پیشرفت های اخیر در زمینه تحقیق و توسعه در کاهش فعالیت فریتی / مارتنزیتی فولاد

Several types of reduced activation ferritic/martensitic (RAFM) steel have been developed over the past 30 years in China, Europe, India, Japan, Russia and the USA for application in ITER test blanket modules (TBMs) and future fusion DEMO and power reactors. The progress has been particularly important during the past few years with evaluation of mechanical properties of these steels before and after irradiation and in contact with different cooling media. This paper presents recent RAFM steel results obtained in ITER partner countries in relation to different TBM and DEMO options.

Reduced activation ferritic/martensitic (RAFM) steel is considered the reference structural material for future fusion power reactors, due to its technological maturity, i.e. advanced fabrication routes, welding technology and general industrial experience [1] and [2]. It is also chosen as the main structural material for most ITER test blanket modules (TBMs), which are under development by ITER participants. Hence, RAFM steels are being widely developed in Europe, Japan, Russia, China, the USA and India. Specifically, F82H is being developed by the Japan Atomic Energy Agency (JAEA), JLF-1 by Japanese universities and the National Institute for Fusion Science (NIFS), Eurofer97 is being developed in Europe within the framework of the European Fusion Development Agreement (EFDA) program and Fusion for Energy (F4E) program, China low activation martensitic (CLAM) steel is being developed by the Institute of Nuclear Energy Safety Technology (INEST), Chinese Academy of Sciences (CAS) and 9Cr-2WVTa is being developed by Oak Ridge National Laboratory (ORNL). The specific chemical compositions of the RAFM steels are listed in Table 1[1], [2], [3] and [4]. Recent progress has mainly focused on fabrication techniques, mechanical properties, manufacturing of TBMs, the effects of neutron irradiation, compatibility experiments and development of coatings. These are presented in detail in the following sections.

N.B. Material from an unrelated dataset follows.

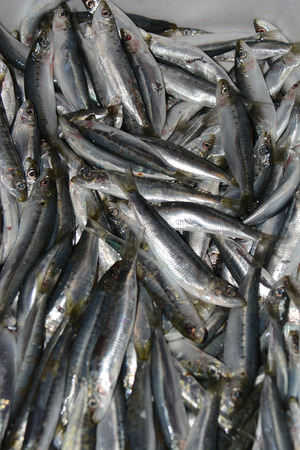 fished: freshly fished sardines at fish market in italy Stock Photo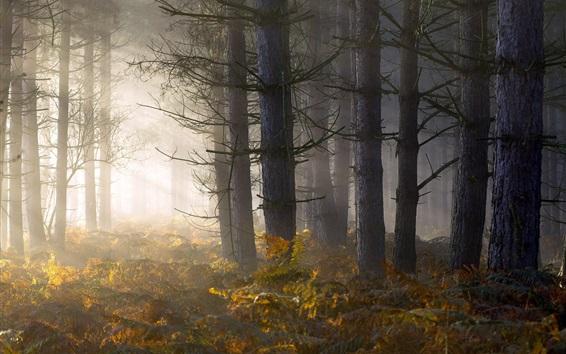 Wallpaper Forest, trees, fern, fog, morning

Great progress has been made on RAFM steel development, e.g. large-scale fabrication, mechanical properties testing before and after neutron irradiation, fabrication of TBM, etc. For applications in DEMO and fusion reactors, more efforts are still needed in the following aspects: (1) Studies on the helium and hydrogen synergetic effect with displacement damage and the effects of other transmutation products on properties of RAFMs, especially by using IFMIF (International fusion Materials Irradiation Facility) or small fusion reactors in the future. (2) Development of inspection methods of diffusion welds for TBM components with flow channels, welding techniques for difficult-to-reach positions, and fabrication of tritium permeation barriers.